I slid out of the booth and stepped back to let her by.
"Order me some food, OK?" she said. "I'll have whatever you have."
"OK," I said. "Which one is our waitress?"
"The one with the glasses," she said.
She walked out of the diner. I was aware of her leaning into her car, using the phone. Then she was gesturing to me from the parking lot. Miming urgency. Miming that she had to get back. Miming that I should stay put. She jumped into the car and took off, south. I waved vaguely after her, not really looking, because I was staring at the waitresses instead. I had almost stopped breathing. I needed Hubble. And Roscoe had just told me Hubble was dead.
Chapter Eleven
I STARED BLANKLY OVER AT THE TWO BLOND WAITRESSES. One was perhaps three inches taller than the other. Perhaps fifteen pounds heavier. A couple of years older.
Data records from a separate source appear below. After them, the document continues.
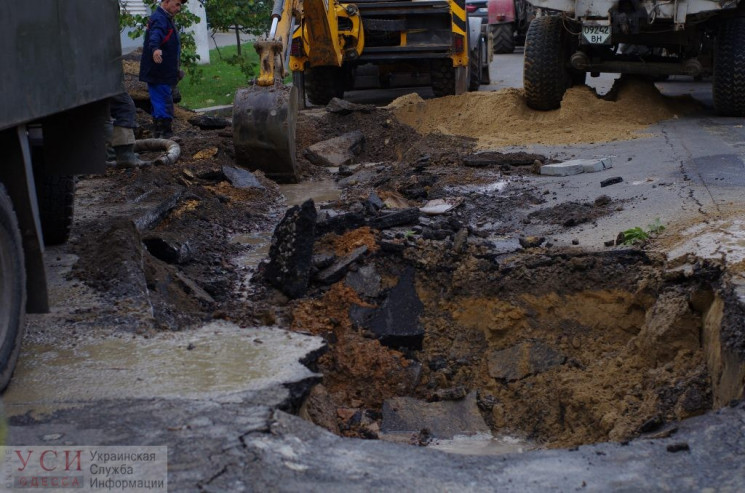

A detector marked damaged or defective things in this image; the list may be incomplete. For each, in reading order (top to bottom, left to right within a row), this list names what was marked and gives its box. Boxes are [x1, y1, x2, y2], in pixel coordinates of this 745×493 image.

broken asphalt chunk [264, 198, 316, 298]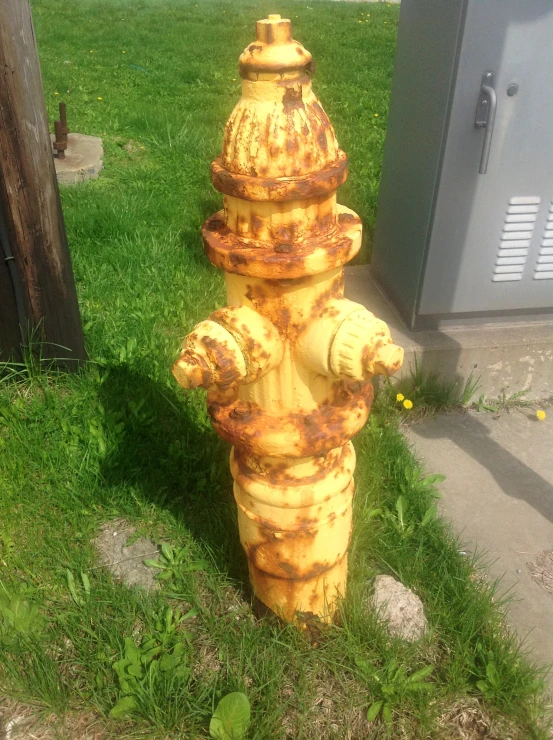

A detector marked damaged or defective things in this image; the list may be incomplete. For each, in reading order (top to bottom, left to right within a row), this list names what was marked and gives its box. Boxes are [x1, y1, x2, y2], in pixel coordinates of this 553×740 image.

rust corrosion [209, 152, 348, 202]
rusty yellow fire hydrant [171, 14, 402, 620]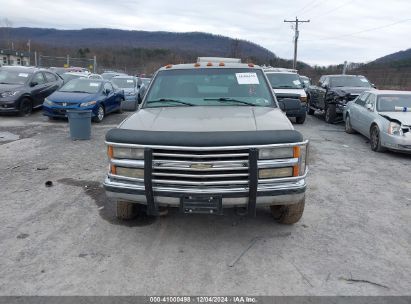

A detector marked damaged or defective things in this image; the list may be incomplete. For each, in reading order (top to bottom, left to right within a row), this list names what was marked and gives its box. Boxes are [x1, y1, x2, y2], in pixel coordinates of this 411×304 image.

wrecked vehicle [103, 57, 308, 223]
wrecked vehicle [308, 74, 374, 123]
wrecked vehicle [344, 89, 411, 152]
damaged honda sedan [344, 89, 411, 152]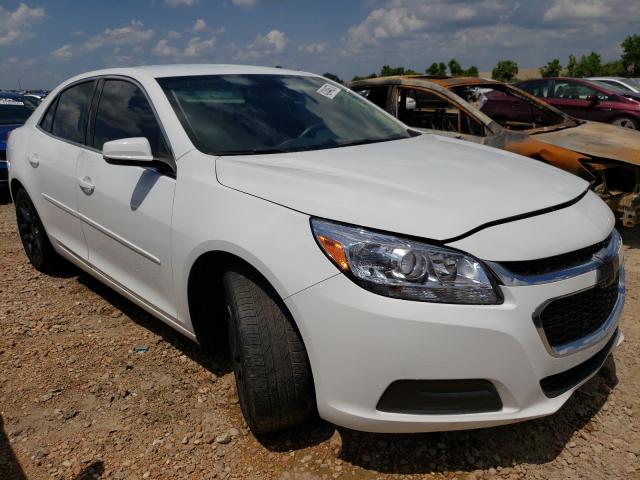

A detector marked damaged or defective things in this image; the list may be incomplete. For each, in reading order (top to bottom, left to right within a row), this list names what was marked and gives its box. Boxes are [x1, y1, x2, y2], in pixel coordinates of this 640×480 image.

rusty car part [350, 74, 640, 227]
damaged vehicle [350, 76, 640, 228]
wrecked red car [350, 76, 640, 229]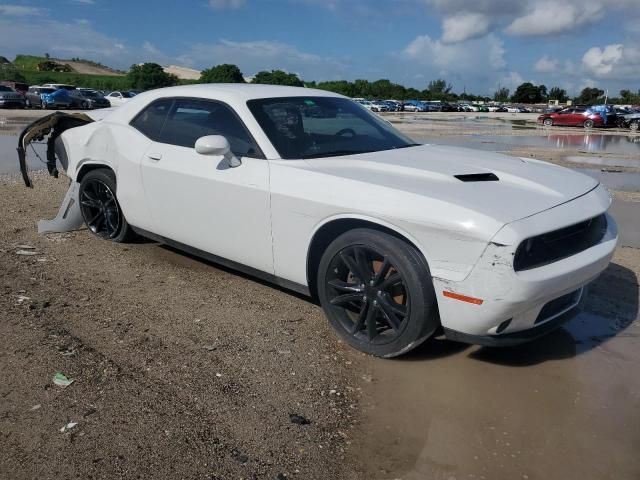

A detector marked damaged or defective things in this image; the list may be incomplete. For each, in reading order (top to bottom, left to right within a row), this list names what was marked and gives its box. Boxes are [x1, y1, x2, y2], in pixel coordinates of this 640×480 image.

broken plastic trim [17, 112, 94, 188]
exposed wheel well [76, 162, 114, 183]
detached white body panel [52, 83, 616, 344]
exposed wheel well [308, 218, 428, 300]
The smaller woman looked petite in comparison. Better looking. She had longer, lighter hair. Nicer eyes behind the glasses. As a pair, the waitresses were similar in a superficial kind of a way. But not alike. There were a million differences between them. No way were they hard to distinguish one from the other.
I'd asked Roscoe which was our waitress. And how had she answered? She hadn't said the smaller one, or the one with the long hair, or the blonder one, or the slimmer one, or the prettier one or the younger one. She'd said the one with glasses. One was wearing glasses, the other wasn't. Ours was the one with glasses. Wearing glasses was the major difference between them. It overrode all the other differences. The other differences were matters of degree. Taller, heavier, longer, shorter, smaller, prettier, darker, younger. The glasses were not a matter of degree. One woman wore them, the other didn't. An absolute difference. No confusion. Our waitress was the one with glasses.
That's what Spivey had seen on Friday night. Spivey had come into the reception bunker a little after ten o'clock. With a shotgun and a clipboard in his big red farmer's hands. He had asked which one of us was Hubble. I remembered his high voice in the stillness of the bunker. There was no reason for his question. Why the hell should Spivey care which one of us was which? He didn't need to know. But he'd asked. Hubble had raised his hand. Spivey had looked him over with his little snake eyes. He had seen that Hubble was smaller, shorter, lighter, sandier, balder, younger than me. But what was the major difference he had hung on to? Hubble wore glasses. I didn't. The little gold rims. An absolute difference. Spivey had said to himself that night: Hubble's the one with glasses.
But by the next morning I was the one with glasses, not Hubble. Because Hubble's gold rims had been smashed up by the Red Boys outside our cell. First thing in the morning. The little gold rims were gone. I had taken some shades from one of them as a trophy. Taken them and forgotten about them. I'd leaned up against the sink in that bathroom inspecting my tender forehead in the steel mirror. I'd felt those shades in my pocket. I'd pulled them out and put them on. They weren't dark because they were supposed to react to sunlight. They looked like ordinary glasses. I'd been standing there with them on when the Aryans came trawling into the bathroom. Spivey had just told them: find the new boys and kill the one with glasses. They'd tried hard. They'd tried very hard to kill Paul Hubble.
They had attacked me because the description they'd been given was suddenly the wrong description. Spivey had reported that back long ago. Whoever had set him on Hubble hadn't given up. They'd made a second attempt. And the second attempt had succeeded. The whole police department had been summoned up to Beckman Drive. Up to number twenty-five. Because somebody had discovered an appalling scene there. Carnage. He was dead. All four of them were dead. Tortured and butchered. My fault. I hadn't thought hard enough.
I RAN OVER TO THE COUNTER. SPOKE TO OUR WAITRESS. THE one with glasses.
"Can you call me a taxi?" I asked her.